8.5 Basic Terminology

Followings are few commonly used terms in database environment:

I. Byte: A byte is the smallest individually addressable group of bits generally eight bits.

II. Data item: A data item is the smallest unit of named data. It may consist of any number of bits or bytes. It is also referred as field or data element.

III. Data aggregate: A Collection of data items within a record, which is given a name and is referred to as a whole. For example DATE may compose of the data items MONTH, DAY and YEAR. It is also known as group or group item.

IV. Persistent data: This data is infrequently accessed and not likely to be modified. It exists from session to session.

V. Transient data: Data that is created within an application session. At the end of the session, it is discarded or reset back to its default and not stored in a database.

VI. Record: A record is a named collection of data items or data aggregates. For example a record named MILKRECEIPT may be a collection of related data items such as RECEIPT DATE, SOCIETY NUMBER, ROUTE NUMBER, TIME, TYPE OF MILK, QUANTITY, SNF%, FAT% etc.

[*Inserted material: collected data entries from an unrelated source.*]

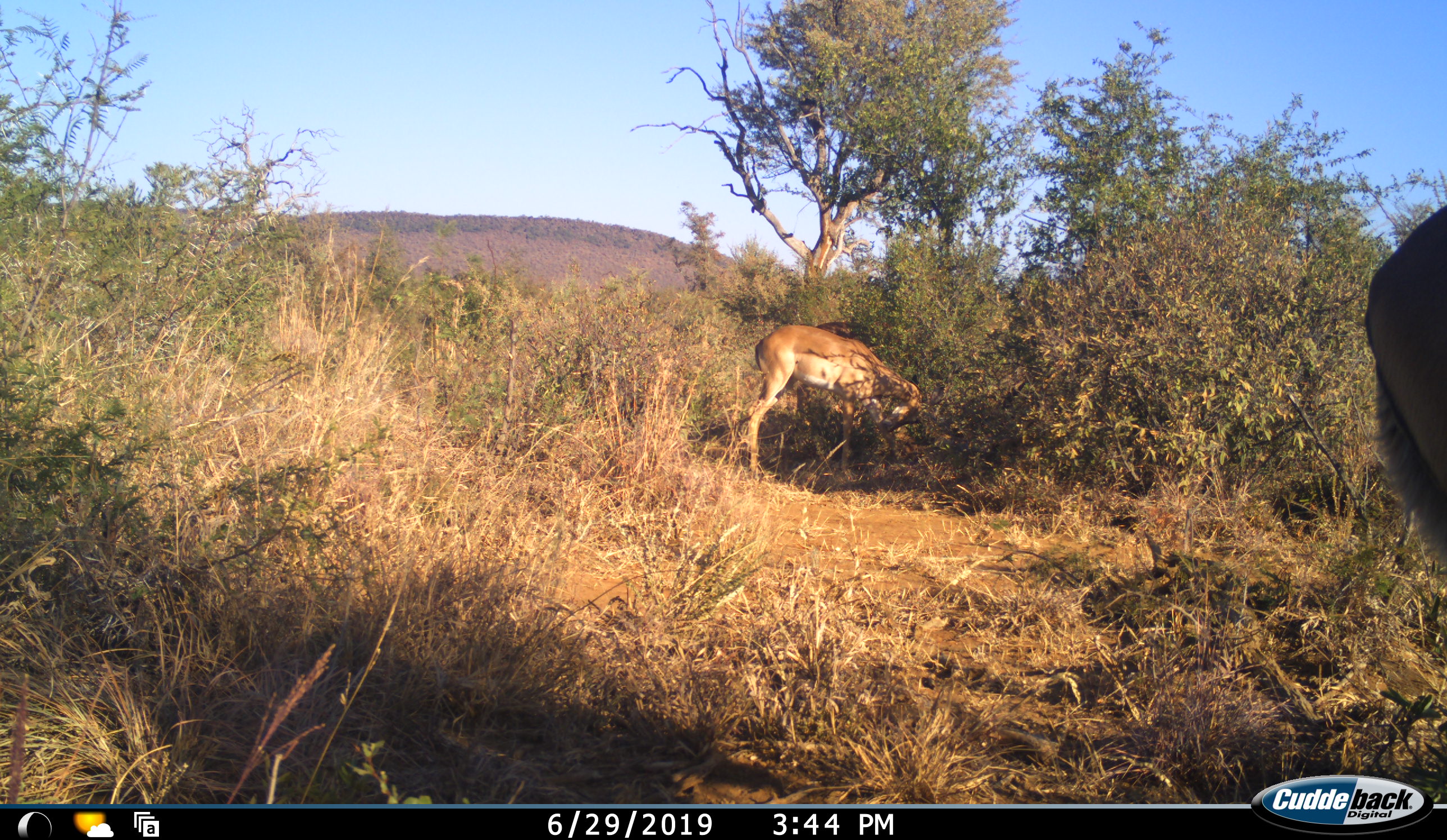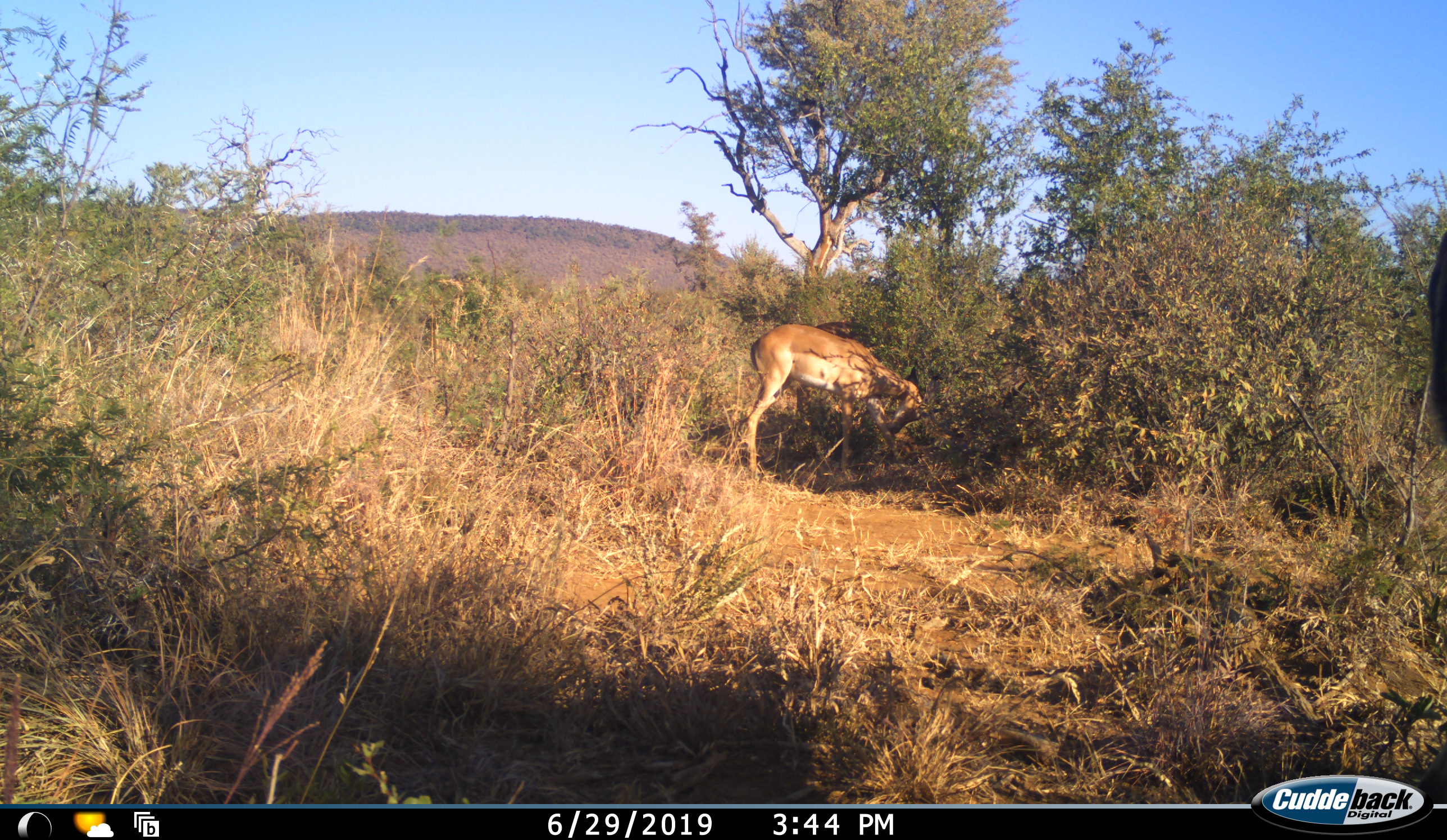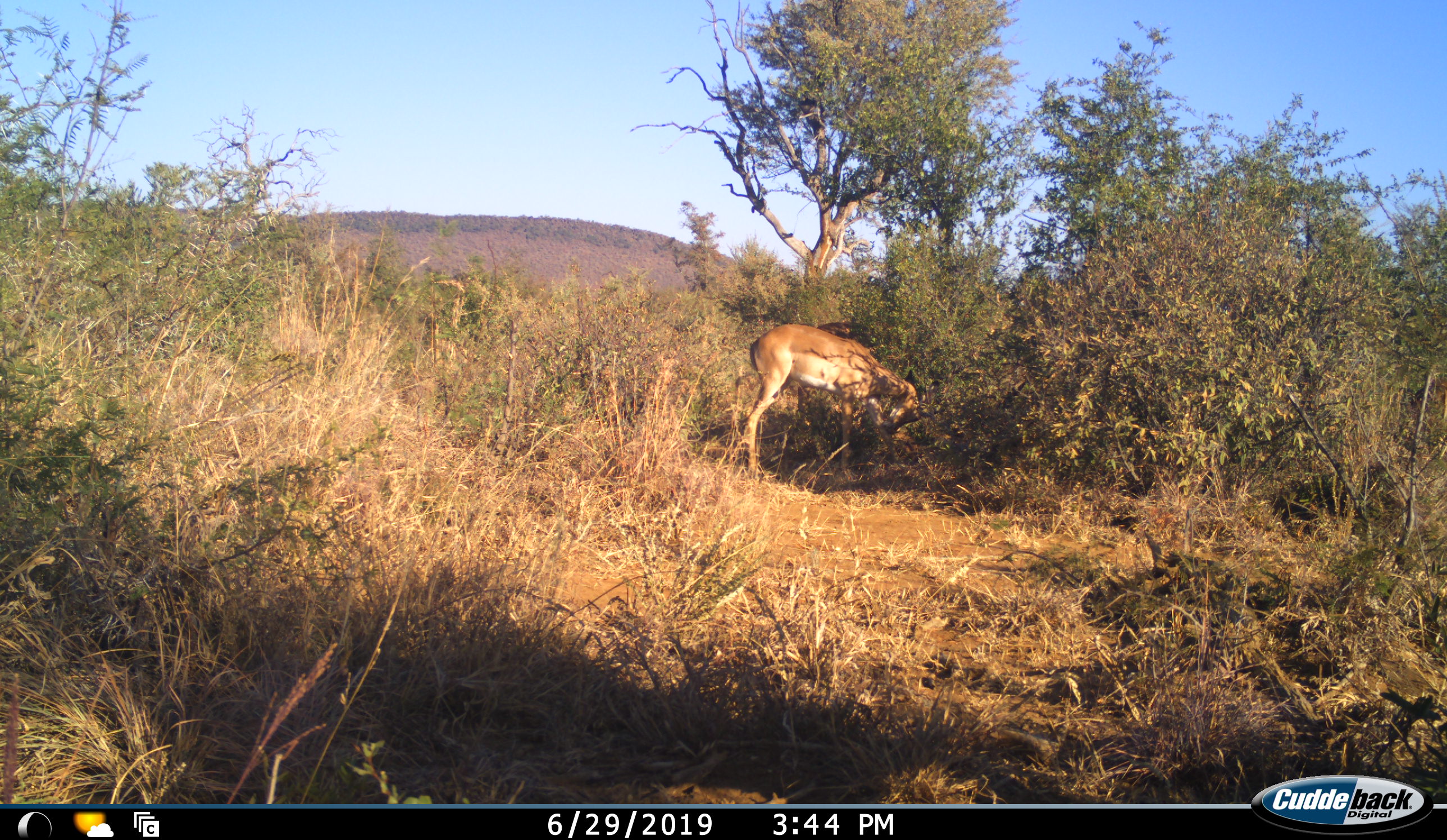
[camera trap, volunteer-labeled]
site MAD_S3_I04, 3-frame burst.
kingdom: Animalia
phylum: Chordata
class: Mammalia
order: Artiodactyla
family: Bovidae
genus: Aepyceros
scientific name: Aepyceros melampus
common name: impala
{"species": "impala (Aepyceros melampus)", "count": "2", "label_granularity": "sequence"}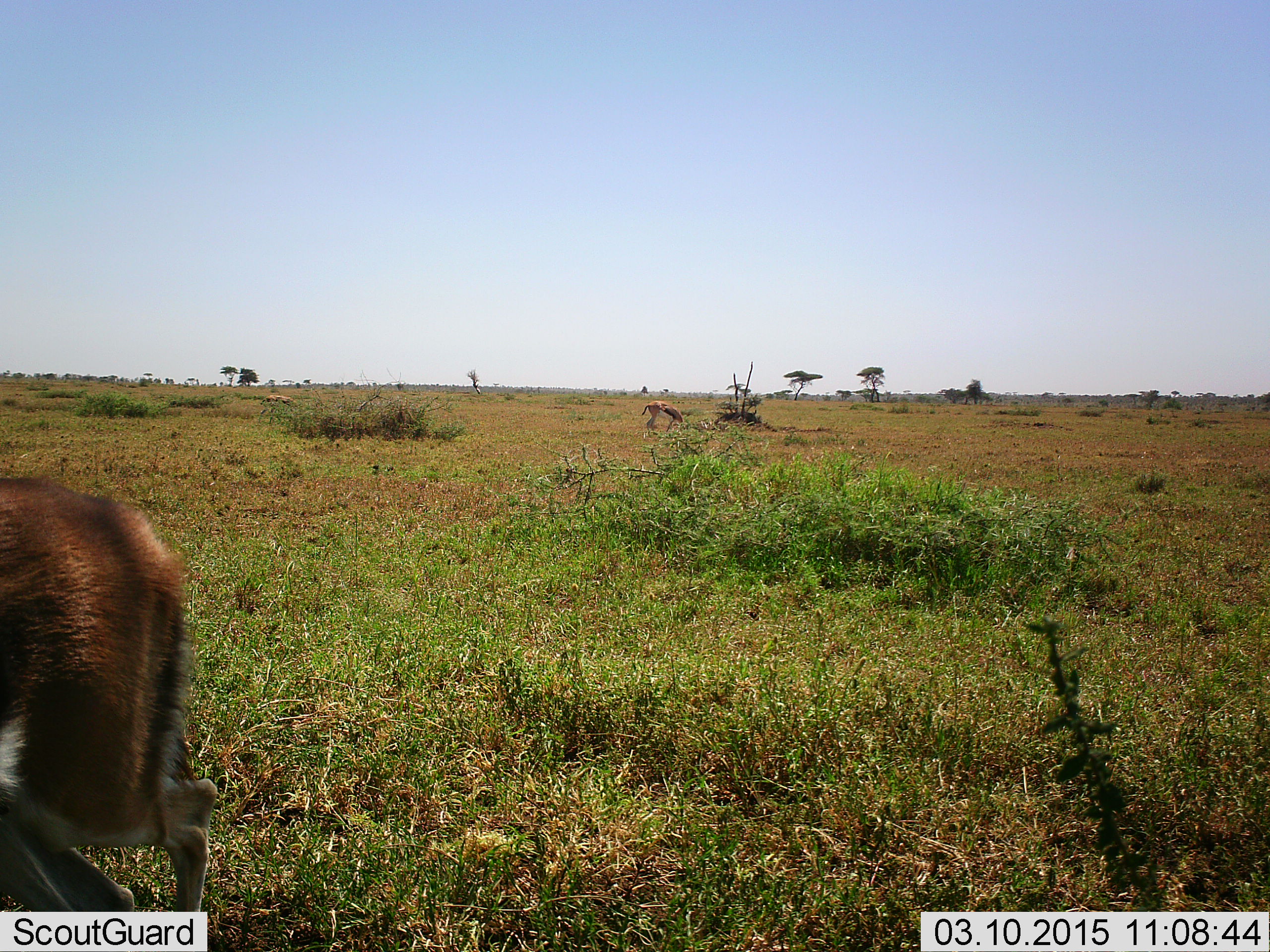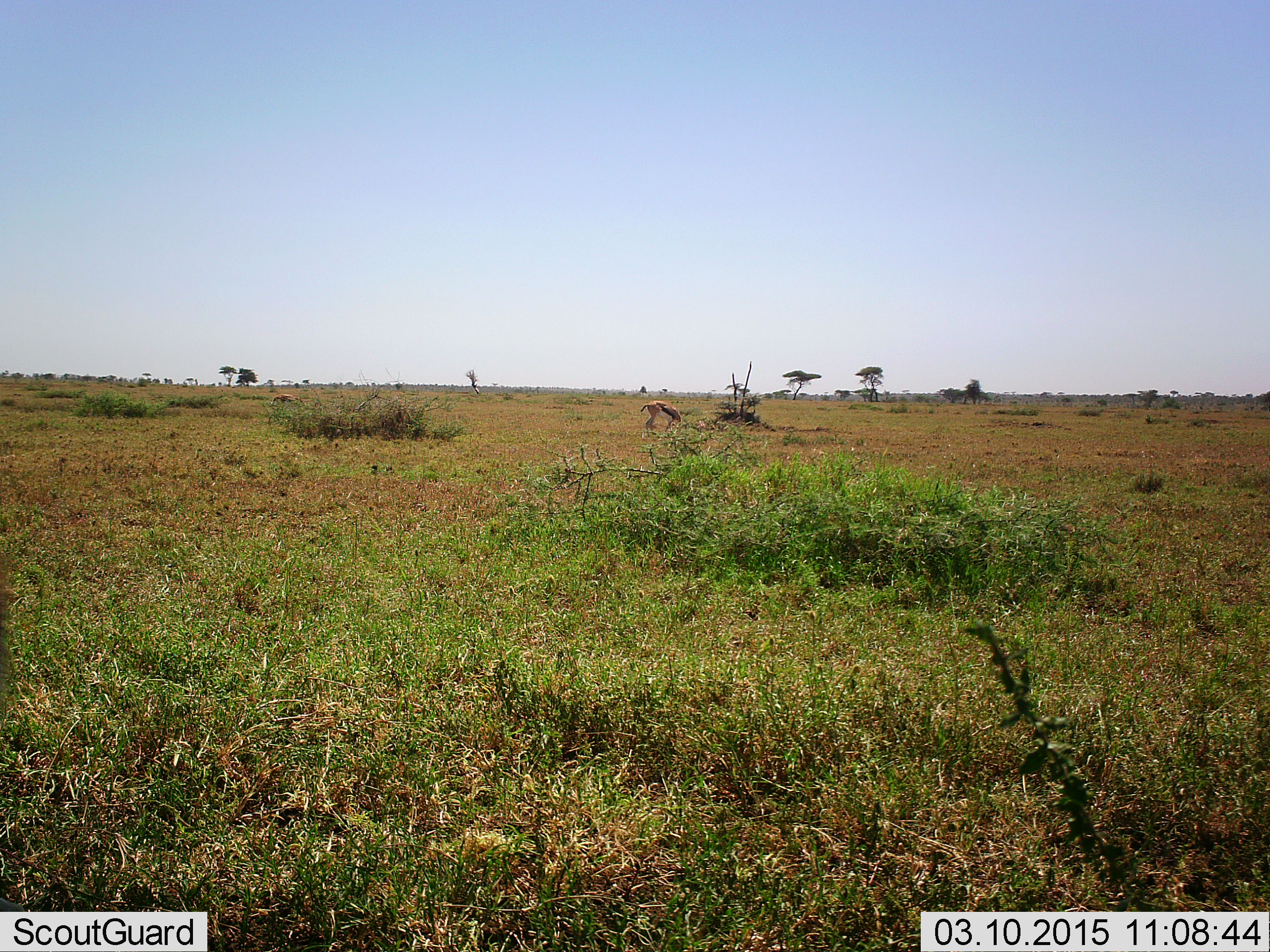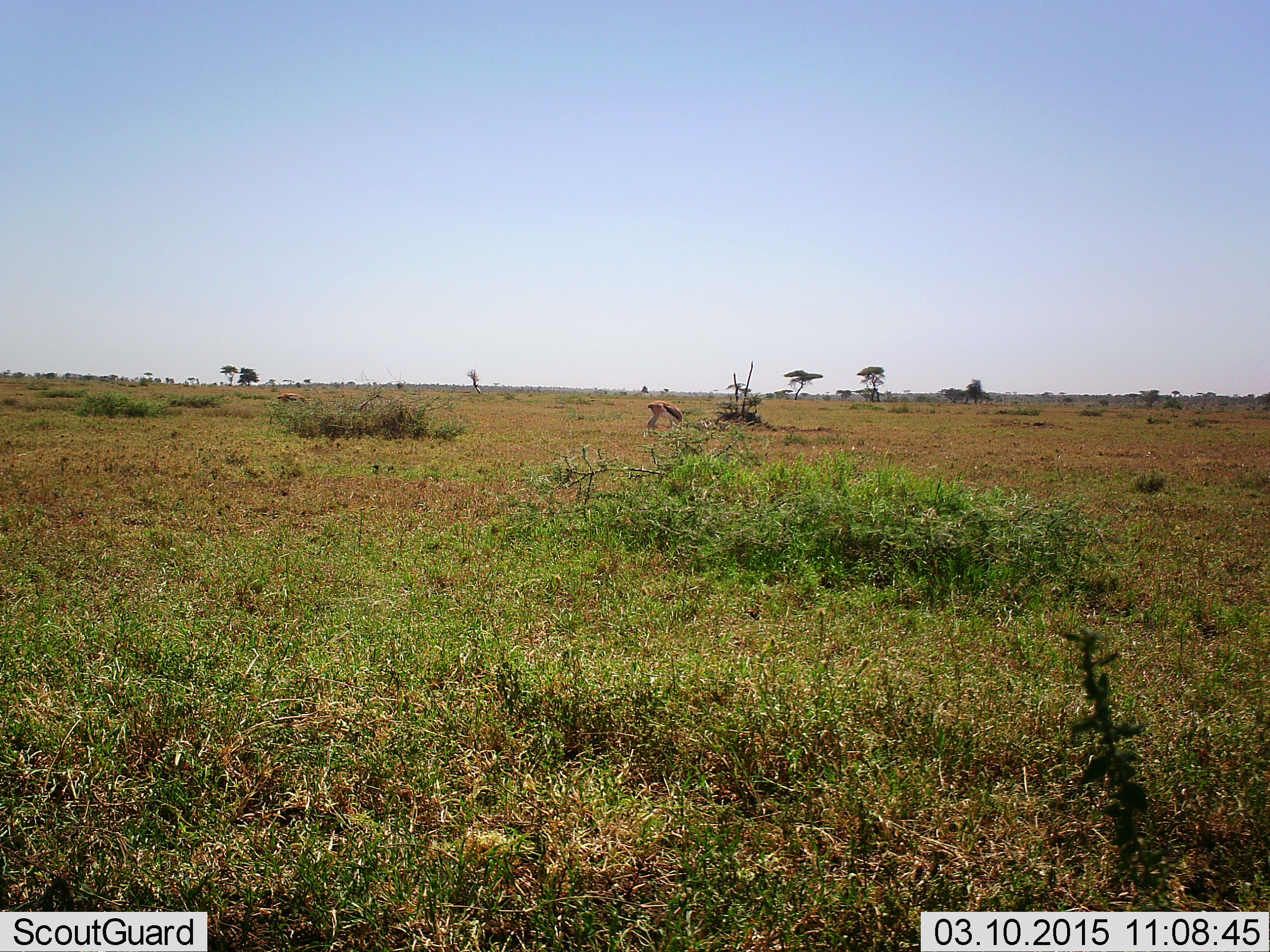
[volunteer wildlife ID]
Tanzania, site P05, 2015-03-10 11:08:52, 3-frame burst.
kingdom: Animalia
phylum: Chordata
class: Mammalia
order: Artiodactyla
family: Bovidae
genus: Eudorcas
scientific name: Eudorcas thomsonii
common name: thomson's gazelle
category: gazellethomsons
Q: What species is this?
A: Gazellethomsons (thomson's gazelle) (Eudorcas thomsonii).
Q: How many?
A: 2.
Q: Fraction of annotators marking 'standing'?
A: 18%.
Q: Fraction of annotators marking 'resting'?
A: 0%.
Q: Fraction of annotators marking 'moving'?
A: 64%.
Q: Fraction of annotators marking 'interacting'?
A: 0%.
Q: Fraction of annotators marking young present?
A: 9%.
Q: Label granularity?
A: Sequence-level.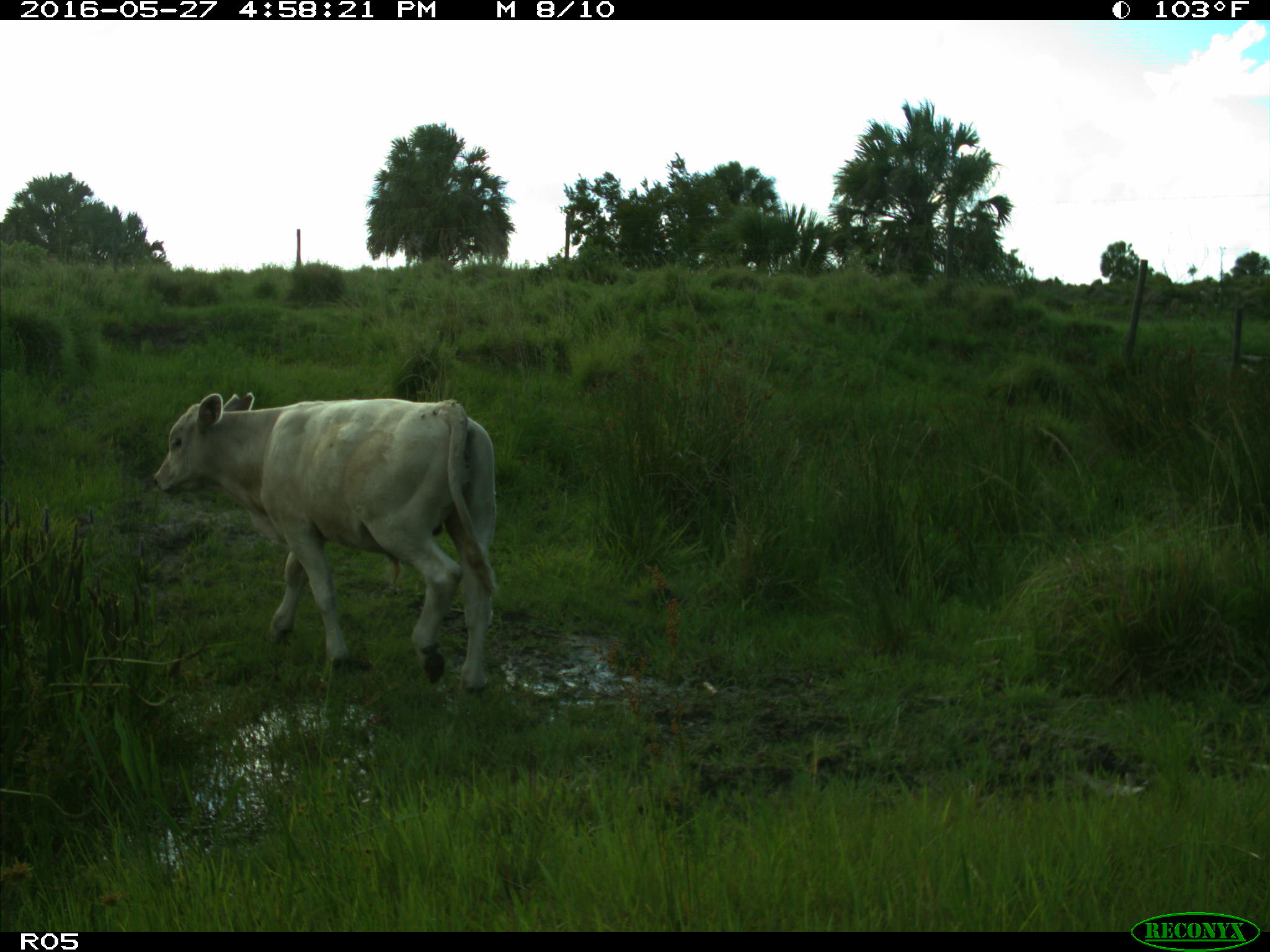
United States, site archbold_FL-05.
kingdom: Animalia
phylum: Chordata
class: Mammalia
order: Artiodactyla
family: Bovidae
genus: Bos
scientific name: Bos taurus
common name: domestic cow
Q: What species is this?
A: Bos taurus (domestic cow).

VII. Segment: A segment contains one or more data items and is the basic quantum of data which passes to and from the application programs under control of the data base management software.

VIII. File: A file is a named collection of all occurrences of a given type of record.

IX. Data base: A data base is a collection of the occurrences of multiple record types, containing the relationship between records, data aggregates, and data items.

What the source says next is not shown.